特別支援学校には「間違いなく『闇』が存在します」現役の公立校教員が実名で明かすリアル 非正規教員で穴埋め、事なかれ主義の管理職…真実は?
「困っている人の役に立ちたい」。埼玉県の公立教員、渡辺慶さん(40)は、理想を胸に知的障害のある生徒を社会に送り出す特別支援教育の世界に飛び込んだ。しかし、目の当たりにしたのは、生徒数増加の裏で指導力不足の教員や事なかれ主義の管理職がはびこる現場の実情だった―。 【写真】「ホテルへ行こう」セクハラを受けた新任教師はなぜ沈黙を強いられたのか? 「嫁入り前の娘だから」と説得されて……

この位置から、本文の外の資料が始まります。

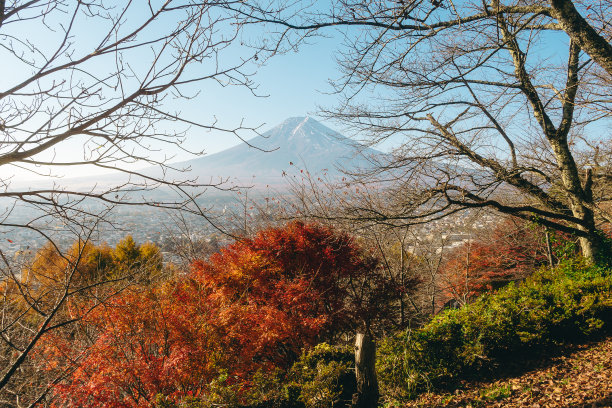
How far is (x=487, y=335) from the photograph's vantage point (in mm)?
5102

「子供たちのためにあるべき教育現場が崩壊していく状況に耐えられない」 多様性をうたう特別支援教育の場で何が起きているのか。現役の公立校教員では異例とも言える、実名を明かして証言する理由をこう語る。 「私が話すことは、あくまで個人の経験と感想でしかない。ただ、間違いなく闇は存在します」(共同通信=助川尭史) ※この記事は渡辺さんの証言に基づいた内容です。埼玉県は詳しい取材に応じていません。 ▽障害の程度も学年も違う子が同じ教室、担当するのは「通常学級任せられない教員」 渡辺さんは2010年に埼玉県の非正規教員として採用され、小中学校で勤務。通常学級と特別支援学級をそれぞれ受け持ち、その違いに驚いた。 「学年も障害の程度も違う子供たちが、同じ教室で学ぶ。正しい指導を受けられれば進学できる子もいれば、障害が重くて福祉の世界で生きていかないといけない子もいた」 指導次第でその子の人生が変わる。責任の重さをひしひしと感じた。ただ、担い手は常に不足していた。本来は一人一人の特性に合わせた専門的な指導が求められるが、特別支援学級の教員は法律上、専門の免許がなくても通常免許のみで担当することができる。

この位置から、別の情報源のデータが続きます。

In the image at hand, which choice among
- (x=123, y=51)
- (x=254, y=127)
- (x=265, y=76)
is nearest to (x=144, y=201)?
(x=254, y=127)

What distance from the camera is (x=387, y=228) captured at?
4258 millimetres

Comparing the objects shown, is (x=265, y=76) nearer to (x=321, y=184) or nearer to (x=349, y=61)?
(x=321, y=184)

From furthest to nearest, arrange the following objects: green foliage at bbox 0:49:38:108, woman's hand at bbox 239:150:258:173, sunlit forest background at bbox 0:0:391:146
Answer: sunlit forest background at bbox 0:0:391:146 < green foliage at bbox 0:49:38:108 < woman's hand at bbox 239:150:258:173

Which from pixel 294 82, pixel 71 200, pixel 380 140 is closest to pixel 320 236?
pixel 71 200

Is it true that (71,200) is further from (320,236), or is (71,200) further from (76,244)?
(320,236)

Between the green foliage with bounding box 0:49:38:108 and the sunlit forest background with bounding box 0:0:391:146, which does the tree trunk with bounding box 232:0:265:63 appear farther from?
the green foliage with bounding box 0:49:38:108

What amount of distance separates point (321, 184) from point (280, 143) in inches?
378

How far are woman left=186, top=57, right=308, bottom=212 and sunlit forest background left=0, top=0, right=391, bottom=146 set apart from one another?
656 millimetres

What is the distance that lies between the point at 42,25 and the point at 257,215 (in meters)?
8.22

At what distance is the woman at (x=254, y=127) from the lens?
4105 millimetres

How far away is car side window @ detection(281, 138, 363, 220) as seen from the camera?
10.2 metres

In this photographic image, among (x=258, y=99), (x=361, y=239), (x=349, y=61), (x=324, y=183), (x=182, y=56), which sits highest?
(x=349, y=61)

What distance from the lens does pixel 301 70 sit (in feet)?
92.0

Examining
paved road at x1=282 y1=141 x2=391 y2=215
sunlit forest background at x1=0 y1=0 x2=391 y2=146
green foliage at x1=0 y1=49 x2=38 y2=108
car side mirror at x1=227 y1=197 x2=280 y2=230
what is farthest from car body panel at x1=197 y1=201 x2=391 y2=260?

結果的に、現場にいたのは障害者教育に関する知識もなく、「通常学級を任せられない」とみなされた教員たちだったと振り返る。 ▽「道を切り開く手伝いしたい」支援教員の道へ 渡辺さんは、支援学級から多く進学する「特別支援学校」の教員を目指した。 「道を切り開く手伝いがしたい」 支援学級の子たちがどういう世界で生きていくのか。義務教育段階では見えなかった子どもたちの将来に直接、深く関わろうと考えたためだ。 勤務の傍ら専門の免許を取得し、2017年に特別支援学校教員として県に正規採用された。赴任先は一般の高校に相当する高等部で、生徒の進路指導担当を務めた。 特別支援学校では、社会で生きていく力をつけさせることが一般の学校以上に求められる。入学する生徒たちの知能や精神年齢は、小学校中学年程度の子がほとんど。卒業する18歳までに、急ピッチで社会人として育てる必要があった。 業務は生徒の特性に合わせた指導や保護者対応、学校行事の準備など多岐にわたる。特に生徒の就労に欠かせない、企業への現場実習指導には力を入れた。忙しかったが、毎日が充実していた。